Three at a Blow! T is for Telling, U is for Understanding and V is for Versimilitude

T is for TELLING

I call myself a storyteller and telling stories is what I do.
Actually I have always told stories without even knowing I was a storyteller.

My family told stories about today and yesterday - about those that were here and those that were gone. I learned my family history that way - and I hope I am passing on my family stories the same way  - and I hope my telling family stories prompts other people to tell their stories.

Stories are our LEGACY.


Here is a lesson I have learned again recently. Before I say I understand I have to be clear on what it is I am supposed to understand.   No use reacting to something when you did not understand what you were supposed to understand and you are coming at it all wrong.
Just saying.

Jim always asked me when I brought something to his attention - whether is was between us or between me and anyone else in the world, " Why didn't you ask first?"

Good Question.

Do you ask?

It saves  a lot of time, angst and in some cases - money.

During my recent home re-freshing project I have learned that it is a good idea to see the cost in black and white on a piece of paper before rushing ahead...... and that impulses add money to the bottom line.
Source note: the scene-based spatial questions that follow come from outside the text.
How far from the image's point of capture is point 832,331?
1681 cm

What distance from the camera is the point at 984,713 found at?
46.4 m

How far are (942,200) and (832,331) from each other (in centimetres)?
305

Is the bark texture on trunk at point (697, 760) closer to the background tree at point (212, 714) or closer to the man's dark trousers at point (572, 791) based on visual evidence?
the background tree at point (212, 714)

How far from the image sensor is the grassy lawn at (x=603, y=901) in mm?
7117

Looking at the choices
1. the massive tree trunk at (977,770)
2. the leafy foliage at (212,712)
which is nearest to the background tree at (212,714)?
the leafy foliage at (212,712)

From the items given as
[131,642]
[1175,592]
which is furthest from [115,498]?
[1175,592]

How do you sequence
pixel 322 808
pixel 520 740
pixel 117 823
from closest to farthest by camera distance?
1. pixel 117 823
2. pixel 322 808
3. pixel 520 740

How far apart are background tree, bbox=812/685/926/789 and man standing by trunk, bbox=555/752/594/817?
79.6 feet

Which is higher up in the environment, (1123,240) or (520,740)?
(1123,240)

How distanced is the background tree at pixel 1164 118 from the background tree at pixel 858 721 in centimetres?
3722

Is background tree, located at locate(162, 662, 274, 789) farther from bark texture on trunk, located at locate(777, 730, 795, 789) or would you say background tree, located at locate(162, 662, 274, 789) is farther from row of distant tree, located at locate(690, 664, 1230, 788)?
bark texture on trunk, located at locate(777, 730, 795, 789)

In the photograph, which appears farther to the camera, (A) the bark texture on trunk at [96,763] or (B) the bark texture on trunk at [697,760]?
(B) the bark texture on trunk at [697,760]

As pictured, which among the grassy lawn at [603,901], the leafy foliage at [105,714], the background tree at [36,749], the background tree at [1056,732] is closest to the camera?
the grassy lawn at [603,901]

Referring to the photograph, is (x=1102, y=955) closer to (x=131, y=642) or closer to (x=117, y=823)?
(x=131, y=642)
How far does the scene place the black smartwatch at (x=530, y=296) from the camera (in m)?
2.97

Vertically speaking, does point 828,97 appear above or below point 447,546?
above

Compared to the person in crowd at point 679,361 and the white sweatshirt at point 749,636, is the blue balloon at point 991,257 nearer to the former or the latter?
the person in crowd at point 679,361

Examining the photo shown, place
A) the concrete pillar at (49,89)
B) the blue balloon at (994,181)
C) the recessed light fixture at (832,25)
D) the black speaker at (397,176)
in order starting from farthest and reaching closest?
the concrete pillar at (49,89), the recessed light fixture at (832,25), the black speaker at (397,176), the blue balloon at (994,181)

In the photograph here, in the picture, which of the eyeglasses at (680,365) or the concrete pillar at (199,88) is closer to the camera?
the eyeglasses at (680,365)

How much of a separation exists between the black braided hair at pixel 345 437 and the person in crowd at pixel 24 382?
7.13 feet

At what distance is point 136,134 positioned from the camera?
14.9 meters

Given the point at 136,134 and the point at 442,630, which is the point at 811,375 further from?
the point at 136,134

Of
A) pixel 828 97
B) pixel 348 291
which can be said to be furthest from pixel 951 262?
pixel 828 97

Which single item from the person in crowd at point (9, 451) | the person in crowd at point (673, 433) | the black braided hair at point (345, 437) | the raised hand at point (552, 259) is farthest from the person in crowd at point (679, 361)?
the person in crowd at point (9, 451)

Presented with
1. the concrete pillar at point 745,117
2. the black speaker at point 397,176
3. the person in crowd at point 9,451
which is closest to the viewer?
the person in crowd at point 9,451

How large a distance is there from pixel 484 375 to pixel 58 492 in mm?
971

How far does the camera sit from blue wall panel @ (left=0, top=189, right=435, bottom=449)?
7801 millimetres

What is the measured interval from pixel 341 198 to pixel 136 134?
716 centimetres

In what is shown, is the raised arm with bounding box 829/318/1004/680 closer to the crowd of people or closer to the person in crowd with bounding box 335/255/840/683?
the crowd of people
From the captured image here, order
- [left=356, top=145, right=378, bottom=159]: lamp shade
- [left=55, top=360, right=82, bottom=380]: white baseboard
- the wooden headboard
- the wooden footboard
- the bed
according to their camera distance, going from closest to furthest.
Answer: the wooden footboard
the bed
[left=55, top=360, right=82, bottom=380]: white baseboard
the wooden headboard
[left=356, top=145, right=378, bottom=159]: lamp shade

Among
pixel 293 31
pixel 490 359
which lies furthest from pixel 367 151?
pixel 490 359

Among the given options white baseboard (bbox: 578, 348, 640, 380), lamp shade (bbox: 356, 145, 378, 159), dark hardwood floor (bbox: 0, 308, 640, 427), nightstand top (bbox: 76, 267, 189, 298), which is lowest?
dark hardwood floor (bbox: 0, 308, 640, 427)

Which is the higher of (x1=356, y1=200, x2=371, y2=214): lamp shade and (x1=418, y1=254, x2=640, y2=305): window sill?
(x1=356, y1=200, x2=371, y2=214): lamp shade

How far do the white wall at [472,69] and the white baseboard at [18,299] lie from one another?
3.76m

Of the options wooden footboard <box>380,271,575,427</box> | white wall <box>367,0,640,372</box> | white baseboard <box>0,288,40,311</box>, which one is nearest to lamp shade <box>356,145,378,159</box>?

Not that I regret a single penny or thing that has been done here  - - it all looks wonderful - but without Jim standing by to remind me -

"Did you ask all the questions?"


Just saying - learning to live a new life after a major change has many lessons.


Isn't this a great word?

One of the my painting professors when I was an MFA graduate student at American University was the first person I every heard sprinkle the word "verisimilitude" like salt his teachings and his conversations.

He believed in the "appearance of truth" in a painting - not to look like something real  - but to reflect the truth of what was in the painting - whether realistic or abstract.

Storytellers don't necessarily talk about their stories as having "truth" or "verisimilitude" but you often hear talk about the importance of the "details" to get the story across or to bring a story to life.

I find it a sort-of connection between the crafts of making stories and painting.

How about the truth in making a life versus the versisimilitude of a life - you know the making it look like it is real?


Good question?

I guess I am telling you that I do not understand how to create a new versimilitude for my life yet.

Not ready to turn that into questions either - because I want to develop my own plan.

1 comment:

Joy V. Smith said...

I love verisimilitude; it's a great word and essential for writing a story unless you're writing a funny story.